Ele pensou um instante antes de responder. Olhou
fixamente para a mulher e não conseguiu conter o riso.
– Só mesmo você, Teresa – disse, apertando-lhe
fortemente a mão esquerda. – Como é que você consegue ler meus pensamentos?
Ela também sorriu. Perguntou:
– Vai me contar o que é?
Novo silêncio. Finalmente, ele respondeu, ainda
apertando fortemente sua mão:
– Vou sim, você merece. É que eu não queria te
preocupar com os meus problemas.
– Que também são meus, você se esqueceu? – emendou
ela. – Afinal de contas, qual a maluca que teria coragem de te acompanhar nessa
aventura?
Ele voltou a rir. Fez uma outra pausa. Respondeu:
– Foi a conversa que tive com o gerente do banco, lá
em Santarém. Ele me disse que o preço da borracha está caindo vertiginosamente
e que quase não há mais compradores atualmente, depois do contrabando das
sementes pelos ingleses. Eu já tinha ouvido falar disso por alto, mas sempre
acreditei que ainda tinha espaço pra mim, até por causa da minha experiência.

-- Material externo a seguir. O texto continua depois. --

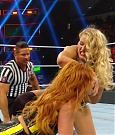 Filename=MITB_19_mp43821.jpg
Filesize=1090KiB
Dimensions=1920x1080
Date added=Aug 30, 2021 MITB_19_mp43821.jpg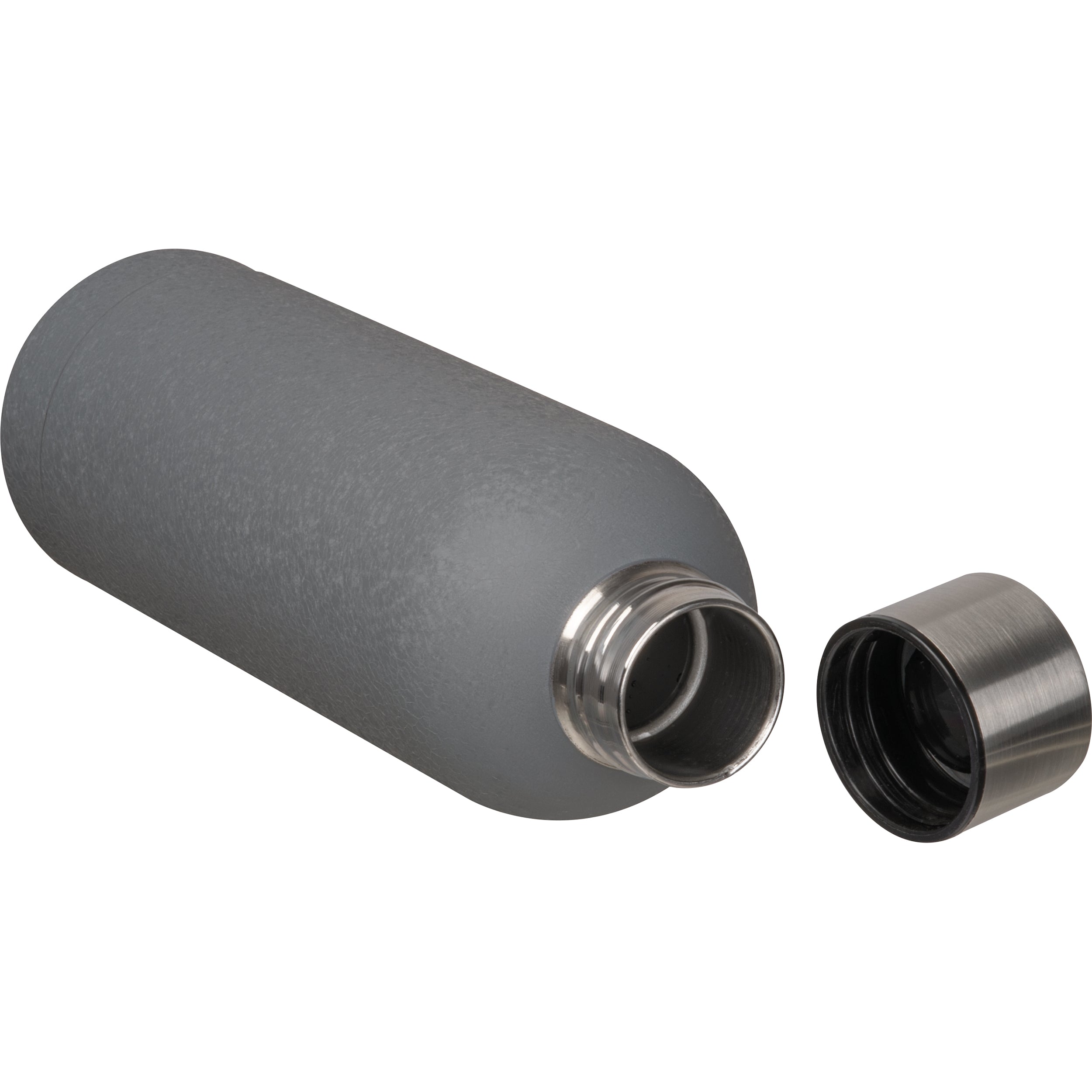 Vakuum Isolierflasche, 500 ml CLINT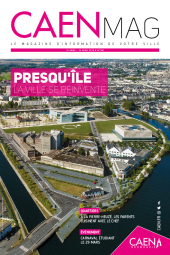 caenmag180_pdf caenmag180_pdf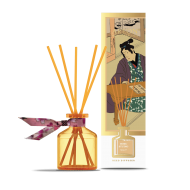 Areon Sticks Japan Line Hoku Studio gaisa atsvaidzinātājs, 50ml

Fez outra pausa. Continuou, depois de outro gole de
cerveja:
– Já imaginou se o pessoal que ficou de comprar a
minha produção roer a corda? Talvez seja preferível para eles perder o dinheiro
que me adiantaram para a expedição e comprar a borracha bem mais barata da
Ásia... O meu trato com eles foi todo de boca, como sempre fiz. Sempre
cumpriram a palavra deles e eu cumpri a minha. Não tem nada escrito, não posso
reclamar nada, a não ser dar um tiro neles...

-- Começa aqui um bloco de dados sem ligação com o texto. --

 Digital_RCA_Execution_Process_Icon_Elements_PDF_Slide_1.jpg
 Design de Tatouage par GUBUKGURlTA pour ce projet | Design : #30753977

Ela, mesmo preocupada com o que acabara de ouvir, não
pode deixar de rir com a parte final de seu relato.
– E você vai dar tiro em alguém, Faustino? Vê se te
enxerga, homem de Deus... – disse, sorriso nos lábios. – E o “bichinho”, quem
vai tomar conta dele com você na cadeia?
– É, tem o “bichinho” – disse ele, com ar pensativo. –
Bem, deixa ele nascer primeiro, depois a gente vê como as coisas vão ficar.
Colocou a mão na barriga da mulher, acariciando-lhe o
ventre.
– Ele já está te chutando, Teresa?
– Não, Faustino, deve ter só uns quatro meses agora.
Falavam baixinho, quase em sussurros de namorados.
A chuva caía forte, fora da varanda. Os grossos pingos
que escorriam das extremidades das telhas, quase num filete contínuo, abriam
pequenos buracos no chão de terra em frente.
A noite vinha caindo lentamente, o céu, já escuro por
causa do mau tempo, agora começava ficar negro como breu.
O “bichinho” repousava tranquilo na barriga de Maria
Teresa, alheio aos problemas que atormentavam seu pai.